Workplace Violence

In our March 2018 issue, ASH Clinical News Associate Editor Alice Ma, MD, recounted an unnerving experience with a threatening patient in “Not What I Signed up For.” Unfortunately, as Dr. Ma noted in her editorial, the occurrence of violence against health-care workers is rising, and it can be challenging to keep patients and providers safe while addressing the concerns of those with specialized health-care needs. Below, two readers react to the editorial and share their own experiences treating potentially violent patients.

I read Dr. Ma’s editorial and, having worked in North Carolina for 15 years, my first thought was, “Is Dr. Ma now treating sickle cell disease and some of my past patients?”

I have had similar experiences with a couple of congenitally and chronically ill patients who – after years of being in my care and even more years of dealing with psychosocial issues – decided to find a scapegoat in their longitudinal medical team. I want to highlight the psychosocial components of these patients’ lives, because I believe that these factors greatly impact their clinical care. Each patient is dealing with poverty, depression, poor coping mechanisms, lack of social support, perpetual stigmatization, and undiagnosed or mismanaged neurocognitive deficits.

I agree that ethics, safety, and patient representatives all need to be involved and taken into consideration to ensure the safety of other patients and staff during these situations. At the same time, what really keeps me up at night is the reality that, while we are providing the best and most comprehensive medical care for these unfortunate patients, some people feel that their needs are unmet, even when multidisciplinary teams are available at most outpatient clinics. We the providers (including the care managers, social workers, pain specialists, and psychiatrists on these teams) can sometimes feel impotent to help them.

Laura M. De Castro, MD, MHSc
University of Pittsburgh Medical Center
Pittsburgh, PA

In our particular practices, where we encounter difficult medical situations – sometimes resulting in the death of a patient despite what we believe to be our best efforts – it is imperative to act with honesty and to serve as fervent advocates for our most fragile patients and their families.
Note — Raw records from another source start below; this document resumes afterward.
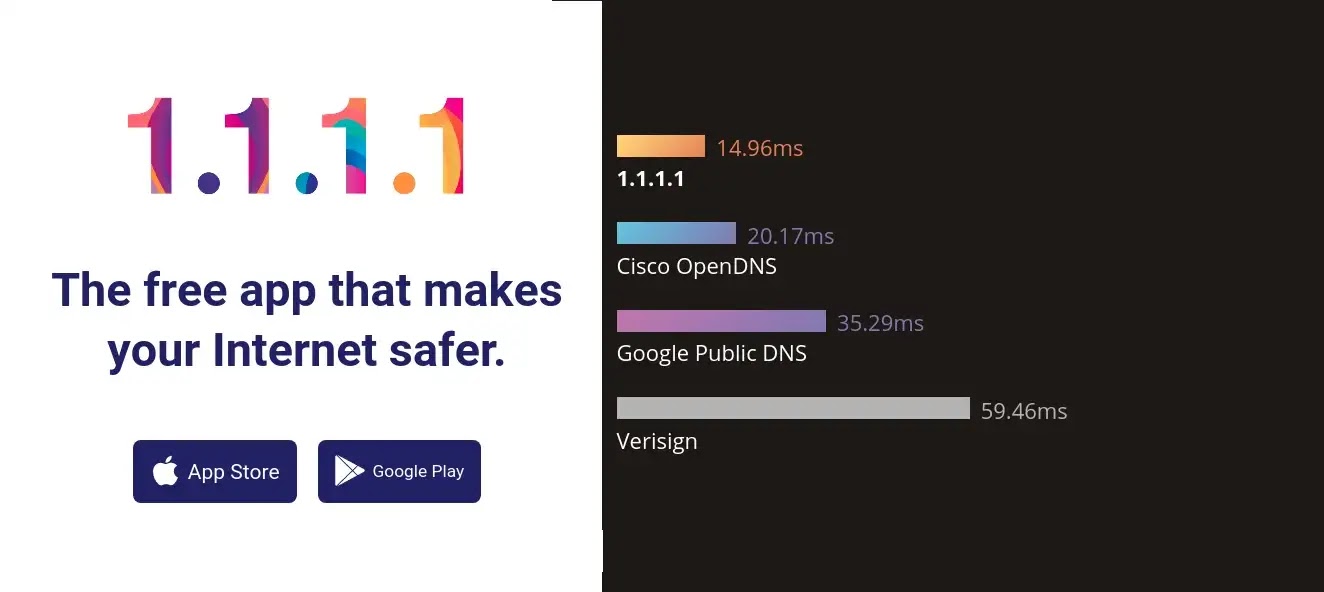 1.1.1.1

The free app that makes your Internet safer.

App Store

Google Play

14.96ms
1.1.1.1

20.17ms
Cisco OpenDNS

35.29ms
Google Public DNS

59.46ms
Verisign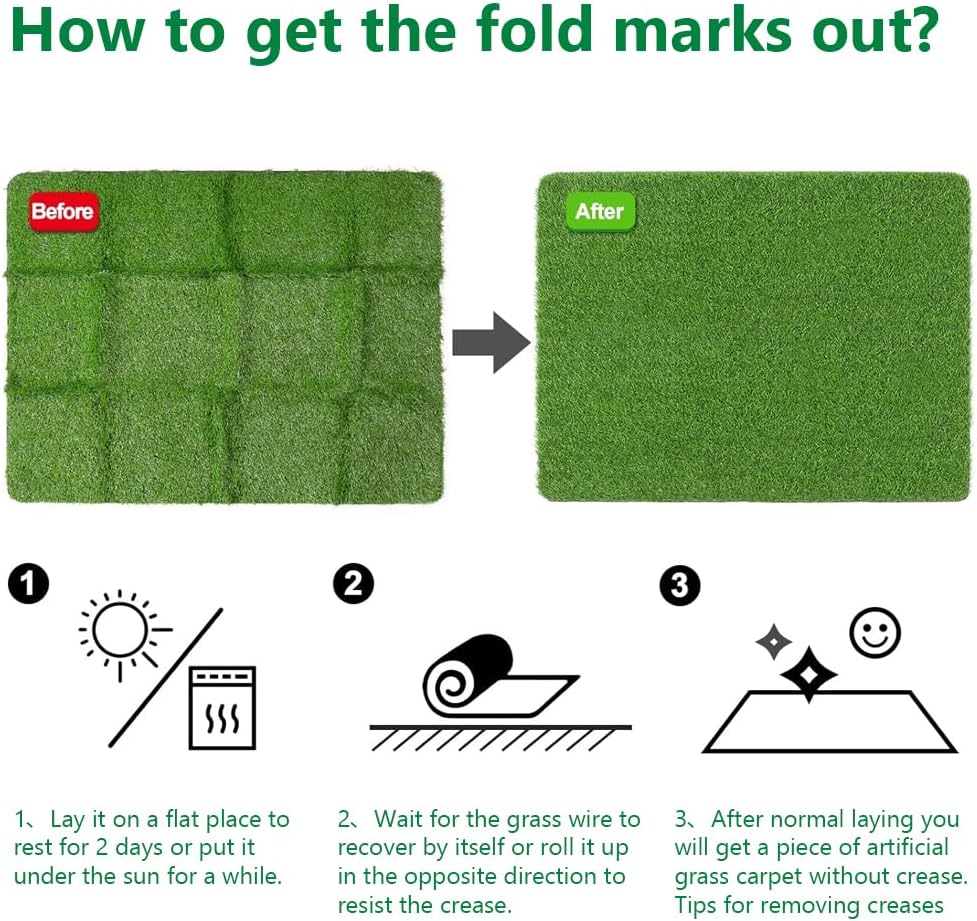 How to get the fold marks out?

Before

After

1

2

3

1、Lay it on a flat place to rest for 2 days or put it under the sun for a while.

2、Wait for the grass wire to recover by itself or roll it up in the opposite direction to resist the crease.

3、After normal laying you will get a piece of artificial grass carpet without crease. Tips for removing creases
While I, too, have experienced a small share of threatening situations from patient families, I have found that, in most instances, the best defense is not a strong offense. Rather, true engagement with the individual and a show of sincerity have gone further than defensive tactics.

Of course, doing so might require us to cross an emotional boundary that we raise to keep ourselves both objective and removed from the trying situation (perhaps that’s another defense mechanism?).

I learned this while working with two families during my fellowship, one with a child who had Langerhans cell histiocytosis and one with a child with systemic lupus erythematosus. The former succumbed to her condition, while the latter is a high school student interested in robotics and dance. I have kept close ties with both families and speak to them every few months. While working with these families, there were many moments of angry outbursts, disillusionment, and blame that I chose to try to resolve or redirect.

I’m not saying this formula will work in every instance. However, I do know that we practice in an electronic health record–based world, where reimbursements are contingent on work Relative Value Units. The art of medicine and the healing touch of a physician’s mere presence are diluted by our scarce time and the cursory nature of our interactions.

I wonder if the problem arises from a perception of a lack of investment? Thus, does the solution lie in trying to maximize the value of our short interactions?

The editorial was a good read that didn’t simply raise questions about the safety of health-care providers in the current political climate, but also triggered introspection into what a valuable interaction should feel like both to the patient and the physician.